Na de Valentijnperiode werd bij van Holstein de helft van de belichting sneller uitgeschakeld om te voorkomen dat de lampwarmte de kastemperatuur teveel verhoogt waardoor er meer gelucht moet worden en er CO2 verlies optreedt.

Voorjaar 2017

Bij van Holstein wordt de nachttemperatuur verlaagd om daarmee de etmaaltemperatuur te beheersen. Het gevolg hiervan is een daling van het VD in de nachtperiode. Nu vinden we een zeer sporadische rotkop in één ras. Dit is overigens hetzelfde ras waarbij in het voorgaande seizoen duidelijk meer rotkop problemen speelden. In het voorjaar wordt er óp of zelfs beneden de FCG streeftabel geteeld. Dat laatste wordt vooral ingegeven vanwege de prijsvorming van dat moment.

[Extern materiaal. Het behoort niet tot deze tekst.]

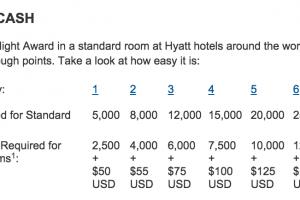 hyatt award chart 300x200 - Hyatt adds points + cash bookings online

Voorjaar 2016 speelden er bij van Holstein problemen met de meeldauw beheersing. Opvallend is dat daar voorjaar 2017 duidelijk minder sprake van is. Wel heeft het beheersen van meeldauw meer aandacht gekregen in de klimaatregeling. Zo is het diffuse klimaatdoek dit seizoen al bij een lagere straling gesloten om het gewas tegen teveel straling te beschermen.

Algemeen

Bij Zuijderwijk zijn meerdere Ventilation Jet systemen toegepast die een verschillende luchtverplaatsing leveren. Dit heeft er toe geleid dat er verschillen tussen de afdelingen zijn ontstaan welke grotendeels toe te schrijven zijn aan de verschillende luchtdebieten van de Ventilation Jet systemen. Zuijderwijk is als een van de eerste bedrijven gestart met een VJ systeem. Gedurende de afgelopen jaren is het systeem, mede op basis van ervaringen opgedaan bij Zuijderwijk, aangepast en verbeterd. De voorlopersrol die Zuijderwijk heeft gehad met deze systemen brengt het bedrijf nu op relatieve achterstand ten opzichte van modernere systemen. Er bestaat geen financieel vangnet waarmee de verouderde systemen, waarmee veel ervaring is opgedaan, om te bouwen naar aangepaste systemen waarin de huidige kennis is verwerkt.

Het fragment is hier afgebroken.